Of course, most asylum seekers are not radicals or terrorists, which makes it of paramount importance to keep them from becoming radicalized. To accomplish this, it is important to find them jobs, both to integrate them into European societies and to allow them to support themselves without government assistance -- the latter being all the more important because it will decrease the cost of migrations to European taxpayers. Some of this cost is already offset by the fact that refugees, like any other group of people, are consumers and need to buy things, potentially helping existing businesses in Europe. Furthermore, immigrants are more likely to start their own businesses, and becoming job creators themselves. At the moment, asylum seekers are not allowed to work until after their applications have been fully processed, keeping them out of work possibly for years. Advocating legal changes and new programs to help refugees enter the workforce is not new. On the other hand, these proposals overlook the problem that in many EU member states, there were not enough jobs to go around before the arrival of thousands of migrants, let alone afterward. Many EU countries have restrictive regulations regarding hiring new employees and firing old ones which discourage new employment. This has led to massive unemployment among the young, and presumably would do the same for refugees. In Hungary, which receives the most asylum applications per capita, the unemployment rate for people from ages 15-29 is 13.9%. For Sweden, which receives the second most, this number is 14.7%. Interestingly, in Germany, the youth unemployment rate is 6.6%, and the German economy’s ability to create jobs for its younger, less established workers may have been a factor in German Chancellor Angela Merkel’s decision to take in large numbers of refugees in 2015, as well as in the decisions of many migrants to travel all the way to Germany instead of staying in places closer to their point of arrival.

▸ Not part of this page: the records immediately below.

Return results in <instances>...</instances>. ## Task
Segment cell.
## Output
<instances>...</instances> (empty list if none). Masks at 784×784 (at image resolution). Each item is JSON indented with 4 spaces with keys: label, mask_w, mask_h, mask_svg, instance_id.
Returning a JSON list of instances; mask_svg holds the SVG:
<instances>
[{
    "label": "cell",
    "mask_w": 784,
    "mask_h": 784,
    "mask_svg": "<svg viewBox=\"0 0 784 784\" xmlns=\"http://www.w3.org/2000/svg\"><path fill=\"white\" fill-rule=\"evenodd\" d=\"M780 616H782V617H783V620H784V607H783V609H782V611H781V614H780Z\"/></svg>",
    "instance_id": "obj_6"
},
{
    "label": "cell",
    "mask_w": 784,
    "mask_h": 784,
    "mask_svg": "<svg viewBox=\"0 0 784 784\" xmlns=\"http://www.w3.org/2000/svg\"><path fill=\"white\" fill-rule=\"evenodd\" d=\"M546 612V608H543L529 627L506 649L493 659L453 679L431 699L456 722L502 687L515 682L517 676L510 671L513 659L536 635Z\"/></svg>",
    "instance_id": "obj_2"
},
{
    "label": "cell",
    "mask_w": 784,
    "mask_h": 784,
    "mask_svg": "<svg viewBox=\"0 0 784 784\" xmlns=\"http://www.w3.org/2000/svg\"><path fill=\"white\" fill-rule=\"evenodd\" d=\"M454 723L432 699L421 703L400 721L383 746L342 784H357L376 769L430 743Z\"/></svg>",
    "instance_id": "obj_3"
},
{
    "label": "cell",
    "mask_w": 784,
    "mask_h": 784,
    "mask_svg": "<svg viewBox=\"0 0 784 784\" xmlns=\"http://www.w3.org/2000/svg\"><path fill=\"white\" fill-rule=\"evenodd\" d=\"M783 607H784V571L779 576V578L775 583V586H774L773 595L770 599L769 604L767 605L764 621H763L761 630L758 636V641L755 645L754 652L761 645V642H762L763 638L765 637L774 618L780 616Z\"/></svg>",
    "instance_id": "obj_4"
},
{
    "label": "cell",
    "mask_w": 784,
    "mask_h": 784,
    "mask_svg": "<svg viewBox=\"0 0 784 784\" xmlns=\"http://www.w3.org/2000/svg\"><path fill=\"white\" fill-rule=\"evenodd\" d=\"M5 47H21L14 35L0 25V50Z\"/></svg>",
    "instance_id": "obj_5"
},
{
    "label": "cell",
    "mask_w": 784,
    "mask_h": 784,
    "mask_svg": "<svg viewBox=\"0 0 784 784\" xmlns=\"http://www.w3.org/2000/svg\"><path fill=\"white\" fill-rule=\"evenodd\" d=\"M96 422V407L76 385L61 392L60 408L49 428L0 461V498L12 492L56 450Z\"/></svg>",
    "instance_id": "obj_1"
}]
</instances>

Creating jobs for workers who have only recently entered the European workforce is of the utmost importance, not only to help the economic situations of Europeans themselves but to prevent new arrivals from becoming radicalised. As an important corollary, this will help the economies of nations like Greece and Spain, which are still in turmoil from the sovereign-debt crisis and decrease the likelihood of the need for future bailouts, another sore issue for Eurosceptics. Furthermore adequate safeguards against terrorists using visa-free travel or hiding among refugees are more important now than ever. It is important not only for these policies to be implemented but for mainstream, non-Eurosceptic parties to advocate them. During periods of large-scale migration and in the wake of terrorist attacks, support for nativist or xenophobic radicals often increases, as evidenced by the growth of the Dutch Party for Freedom, the French National Front, or the UK Independence Party. Mainstream parties do their best to make a good case for acceptance of immigrants, which makes it all the more important to implement policies which make migration more acceptable to the average European, thereby making it more sustainable over time through keeping power out of the hands of Eurosceptics.